The CPPE was originally a partnership between the North West Regional Health Authority and the University of Manchester. The RHA provided the administration support and the University provided academic input. Its funding came directly from the National Health Service. The original head office was based at Gateway House in Manchester, it is now located on the first floor of the University of Manchester's Stopford Building. It began with a mandate to provide free access to continuing professional development resources for community pharmacists. It later included all pharmacists and pharmacy technicians providing services to patients in the NHS in England.

With the dissolution of the regional health authority structures, CPPE became fully part of the University of Manchester in August 1995, operating under an agreement with the NHS Executive: Office of the Chief Pharmacist. All of the administration team moved across to become employees of the University. The original management had members from the Regional Health Authority, the University of Manchester and the Department of Health. The first director was Alison Blenkinsopp, who went on to be Professor of the Practice Pharmacy at Bradford University. Subsequent directors include Ann Lewis (later registrar of RPSGB), Dr Peter Wilson, Professor Peter Noyce (CBE) and Professor Chris Cutts. The director as of 2017 is Dr Matthew Shaw.

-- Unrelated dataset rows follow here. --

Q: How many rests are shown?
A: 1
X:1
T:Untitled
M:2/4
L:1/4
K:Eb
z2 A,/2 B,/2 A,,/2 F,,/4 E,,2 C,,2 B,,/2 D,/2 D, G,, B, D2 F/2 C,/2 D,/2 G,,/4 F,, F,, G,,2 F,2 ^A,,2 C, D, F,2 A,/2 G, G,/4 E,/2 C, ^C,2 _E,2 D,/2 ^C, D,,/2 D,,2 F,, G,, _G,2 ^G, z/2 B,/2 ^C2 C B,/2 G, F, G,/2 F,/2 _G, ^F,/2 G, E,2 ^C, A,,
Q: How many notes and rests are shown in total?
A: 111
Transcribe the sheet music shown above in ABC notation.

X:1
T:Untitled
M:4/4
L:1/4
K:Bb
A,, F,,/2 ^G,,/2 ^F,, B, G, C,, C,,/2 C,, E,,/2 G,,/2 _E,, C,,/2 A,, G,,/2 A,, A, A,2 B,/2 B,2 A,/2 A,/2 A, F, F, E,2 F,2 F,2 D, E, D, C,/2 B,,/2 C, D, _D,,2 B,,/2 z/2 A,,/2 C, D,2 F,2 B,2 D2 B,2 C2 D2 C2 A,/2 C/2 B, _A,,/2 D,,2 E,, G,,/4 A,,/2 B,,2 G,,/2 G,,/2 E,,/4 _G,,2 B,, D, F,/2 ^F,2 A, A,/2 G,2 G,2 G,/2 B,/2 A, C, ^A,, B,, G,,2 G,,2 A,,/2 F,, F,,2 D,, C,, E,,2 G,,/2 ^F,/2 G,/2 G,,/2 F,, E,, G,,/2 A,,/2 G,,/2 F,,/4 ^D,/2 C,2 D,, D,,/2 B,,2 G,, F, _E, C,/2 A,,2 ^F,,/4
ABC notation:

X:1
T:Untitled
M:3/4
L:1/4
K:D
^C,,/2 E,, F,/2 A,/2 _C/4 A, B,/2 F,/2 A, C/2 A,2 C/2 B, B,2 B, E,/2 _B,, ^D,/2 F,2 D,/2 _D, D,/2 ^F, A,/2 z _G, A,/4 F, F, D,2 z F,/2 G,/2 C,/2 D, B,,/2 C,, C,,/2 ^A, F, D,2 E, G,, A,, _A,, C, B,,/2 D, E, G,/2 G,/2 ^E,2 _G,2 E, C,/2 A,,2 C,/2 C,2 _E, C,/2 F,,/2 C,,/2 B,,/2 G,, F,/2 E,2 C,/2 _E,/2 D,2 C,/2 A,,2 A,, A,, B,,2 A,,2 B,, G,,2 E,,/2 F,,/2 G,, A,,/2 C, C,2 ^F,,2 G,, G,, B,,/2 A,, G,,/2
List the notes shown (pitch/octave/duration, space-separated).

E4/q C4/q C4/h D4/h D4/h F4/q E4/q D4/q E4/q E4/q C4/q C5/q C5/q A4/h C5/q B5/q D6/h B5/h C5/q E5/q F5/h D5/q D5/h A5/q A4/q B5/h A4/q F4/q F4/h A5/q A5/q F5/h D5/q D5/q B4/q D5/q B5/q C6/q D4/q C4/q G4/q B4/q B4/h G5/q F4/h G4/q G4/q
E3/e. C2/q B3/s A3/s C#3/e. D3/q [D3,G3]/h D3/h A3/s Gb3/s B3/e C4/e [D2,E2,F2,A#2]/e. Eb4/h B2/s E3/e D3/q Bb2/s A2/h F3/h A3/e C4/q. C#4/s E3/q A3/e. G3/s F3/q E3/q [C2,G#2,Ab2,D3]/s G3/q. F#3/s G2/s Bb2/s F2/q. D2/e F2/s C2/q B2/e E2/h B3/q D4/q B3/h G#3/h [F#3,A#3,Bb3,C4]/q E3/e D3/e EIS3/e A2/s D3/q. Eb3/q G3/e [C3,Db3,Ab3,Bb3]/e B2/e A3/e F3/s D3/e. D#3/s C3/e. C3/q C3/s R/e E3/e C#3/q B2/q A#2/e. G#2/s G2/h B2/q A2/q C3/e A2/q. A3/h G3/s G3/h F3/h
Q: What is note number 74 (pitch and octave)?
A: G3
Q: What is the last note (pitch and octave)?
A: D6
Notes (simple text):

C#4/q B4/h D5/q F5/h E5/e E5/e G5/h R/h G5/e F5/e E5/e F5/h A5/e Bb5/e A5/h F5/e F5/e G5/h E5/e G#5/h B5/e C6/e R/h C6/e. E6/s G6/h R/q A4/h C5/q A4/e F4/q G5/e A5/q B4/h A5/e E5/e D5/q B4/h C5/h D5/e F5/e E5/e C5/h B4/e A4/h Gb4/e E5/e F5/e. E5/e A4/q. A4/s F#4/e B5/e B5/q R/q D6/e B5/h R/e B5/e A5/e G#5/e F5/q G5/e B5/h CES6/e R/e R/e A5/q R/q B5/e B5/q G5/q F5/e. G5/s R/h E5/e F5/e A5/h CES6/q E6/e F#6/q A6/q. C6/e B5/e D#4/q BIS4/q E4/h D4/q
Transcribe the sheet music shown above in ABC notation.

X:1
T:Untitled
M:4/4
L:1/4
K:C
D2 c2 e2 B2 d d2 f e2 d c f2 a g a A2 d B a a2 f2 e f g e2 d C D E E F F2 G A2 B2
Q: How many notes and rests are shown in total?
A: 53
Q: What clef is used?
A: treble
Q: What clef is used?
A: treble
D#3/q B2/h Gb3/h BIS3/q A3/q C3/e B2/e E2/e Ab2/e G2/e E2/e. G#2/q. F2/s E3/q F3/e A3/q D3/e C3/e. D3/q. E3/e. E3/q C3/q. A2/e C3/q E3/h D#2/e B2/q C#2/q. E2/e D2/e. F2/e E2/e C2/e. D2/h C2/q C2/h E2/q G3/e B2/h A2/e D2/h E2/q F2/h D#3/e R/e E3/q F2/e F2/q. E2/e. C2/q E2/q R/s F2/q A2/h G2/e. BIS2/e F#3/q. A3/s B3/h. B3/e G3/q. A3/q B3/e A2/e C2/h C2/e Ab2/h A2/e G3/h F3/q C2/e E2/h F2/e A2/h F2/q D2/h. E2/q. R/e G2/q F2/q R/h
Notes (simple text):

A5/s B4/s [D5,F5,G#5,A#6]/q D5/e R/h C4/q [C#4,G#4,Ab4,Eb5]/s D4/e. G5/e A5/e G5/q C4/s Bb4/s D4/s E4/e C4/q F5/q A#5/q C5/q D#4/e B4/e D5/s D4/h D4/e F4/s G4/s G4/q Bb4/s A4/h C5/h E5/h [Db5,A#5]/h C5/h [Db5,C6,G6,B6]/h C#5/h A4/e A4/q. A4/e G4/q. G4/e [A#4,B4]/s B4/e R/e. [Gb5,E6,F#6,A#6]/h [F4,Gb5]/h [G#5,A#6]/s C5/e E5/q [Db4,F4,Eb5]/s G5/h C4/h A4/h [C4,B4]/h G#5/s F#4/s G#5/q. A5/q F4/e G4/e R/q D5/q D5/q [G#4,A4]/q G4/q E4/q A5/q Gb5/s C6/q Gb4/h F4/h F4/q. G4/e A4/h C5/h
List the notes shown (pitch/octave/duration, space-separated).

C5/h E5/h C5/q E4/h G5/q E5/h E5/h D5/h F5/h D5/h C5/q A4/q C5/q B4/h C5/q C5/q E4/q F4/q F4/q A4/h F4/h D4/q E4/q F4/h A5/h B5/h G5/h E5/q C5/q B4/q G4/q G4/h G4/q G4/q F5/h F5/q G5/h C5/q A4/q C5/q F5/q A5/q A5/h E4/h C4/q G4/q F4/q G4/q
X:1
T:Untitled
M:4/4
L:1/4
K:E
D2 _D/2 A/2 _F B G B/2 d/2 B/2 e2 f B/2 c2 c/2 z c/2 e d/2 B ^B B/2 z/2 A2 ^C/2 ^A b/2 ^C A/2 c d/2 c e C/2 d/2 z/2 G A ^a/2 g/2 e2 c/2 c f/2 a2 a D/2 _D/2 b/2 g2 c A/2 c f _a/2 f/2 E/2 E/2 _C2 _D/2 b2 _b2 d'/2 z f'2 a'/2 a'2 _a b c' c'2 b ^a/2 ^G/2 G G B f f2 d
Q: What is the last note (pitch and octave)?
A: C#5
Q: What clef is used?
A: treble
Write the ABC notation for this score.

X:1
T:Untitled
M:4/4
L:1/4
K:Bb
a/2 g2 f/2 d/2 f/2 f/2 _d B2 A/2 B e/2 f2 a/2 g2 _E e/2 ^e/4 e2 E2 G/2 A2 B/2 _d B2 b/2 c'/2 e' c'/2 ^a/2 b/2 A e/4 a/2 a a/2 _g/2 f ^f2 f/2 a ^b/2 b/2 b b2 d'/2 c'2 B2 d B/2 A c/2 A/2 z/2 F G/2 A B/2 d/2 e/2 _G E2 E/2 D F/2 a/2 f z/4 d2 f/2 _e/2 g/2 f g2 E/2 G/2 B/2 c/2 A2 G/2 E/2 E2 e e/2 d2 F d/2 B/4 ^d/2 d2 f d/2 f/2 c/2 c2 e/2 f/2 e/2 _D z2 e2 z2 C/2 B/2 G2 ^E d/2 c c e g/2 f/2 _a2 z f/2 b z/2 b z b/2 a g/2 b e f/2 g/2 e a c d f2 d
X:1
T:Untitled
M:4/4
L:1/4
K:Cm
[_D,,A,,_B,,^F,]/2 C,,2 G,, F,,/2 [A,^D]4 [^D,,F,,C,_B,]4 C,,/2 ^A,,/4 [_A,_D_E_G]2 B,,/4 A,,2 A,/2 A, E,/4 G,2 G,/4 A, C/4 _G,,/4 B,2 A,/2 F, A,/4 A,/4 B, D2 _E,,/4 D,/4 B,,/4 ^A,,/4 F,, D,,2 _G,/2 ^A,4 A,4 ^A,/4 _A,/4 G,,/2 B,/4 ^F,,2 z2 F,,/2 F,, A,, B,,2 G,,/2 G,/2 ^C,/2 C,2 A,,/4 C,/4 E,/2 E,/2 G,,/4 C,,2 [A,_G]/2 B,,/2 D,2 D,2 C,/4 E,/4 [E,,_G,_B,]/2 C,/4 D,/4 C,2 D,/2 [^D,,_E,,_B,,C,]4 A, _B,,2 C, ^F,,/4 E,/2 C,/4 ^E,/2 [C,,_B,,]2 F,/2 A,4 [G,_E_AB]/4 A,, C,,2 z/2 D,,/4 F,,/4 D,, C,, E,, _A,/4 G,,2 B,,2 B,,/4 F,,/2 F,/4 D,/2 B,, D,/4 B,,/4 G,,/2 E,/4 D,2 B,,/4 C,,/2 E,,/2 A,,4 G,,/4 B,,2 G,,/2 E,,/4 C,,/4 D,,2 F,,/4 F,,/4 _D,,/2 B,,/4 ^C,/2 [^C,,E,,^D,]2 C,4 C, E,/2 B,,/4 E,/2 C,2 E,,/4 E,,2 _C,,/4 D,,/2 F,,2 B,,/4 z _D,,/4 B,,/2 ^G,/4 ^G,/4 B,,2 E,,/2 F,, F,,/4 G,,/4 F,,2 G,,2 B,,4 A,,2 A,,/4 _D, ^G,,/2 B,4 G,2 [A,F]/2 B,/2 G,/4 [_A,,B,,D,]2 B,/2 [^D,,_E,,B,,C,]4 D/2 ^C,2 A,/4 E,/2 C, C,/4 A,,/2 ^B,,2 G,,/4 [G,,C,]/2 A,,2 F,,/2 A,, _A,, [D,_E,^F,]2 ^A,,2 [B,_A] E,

The CPPE provides continuing professional development for all registered pharmacy professionals across all sectors of NHS Practice. Its original work programme took the form of workshops and distance learning materials. Workshops, first launched in 1992, were run on a national basis using a network of tutors. By March 1992 65 tutors were employed, later growing to 99. CPPE has continued to expand its learning platform and library of resources. The learning offered covers a number of platforms including online learning, workshops, e-courses and independent study. Since 2014 CPPE has been the NHS England provider of the required learning to work in primary care pharmacy roles. Any pharmacist or pharmacy technician who is employed under the Advanced Role Reimbursement Scheme (ARRS) funding is required to undertake the formal 18 month learning pathway with CPPE. As of November 2025 over 10,000 pharmacists and pharmacy technicians had successfully completed this programme.

In 2006, 15 years after the CPPE was established, the Department of Health embarked on a review which found that it was an effective provider of high-quality learning resources to pharmacists and pharmacy technicians across England, and it considered the CPPE a centre of excellence.. A full procurement exercise was launched in 2025 to secure future provision of learning to support NHS pharmacy professionals across England. The successful bidder is expected to be announced in February 2026.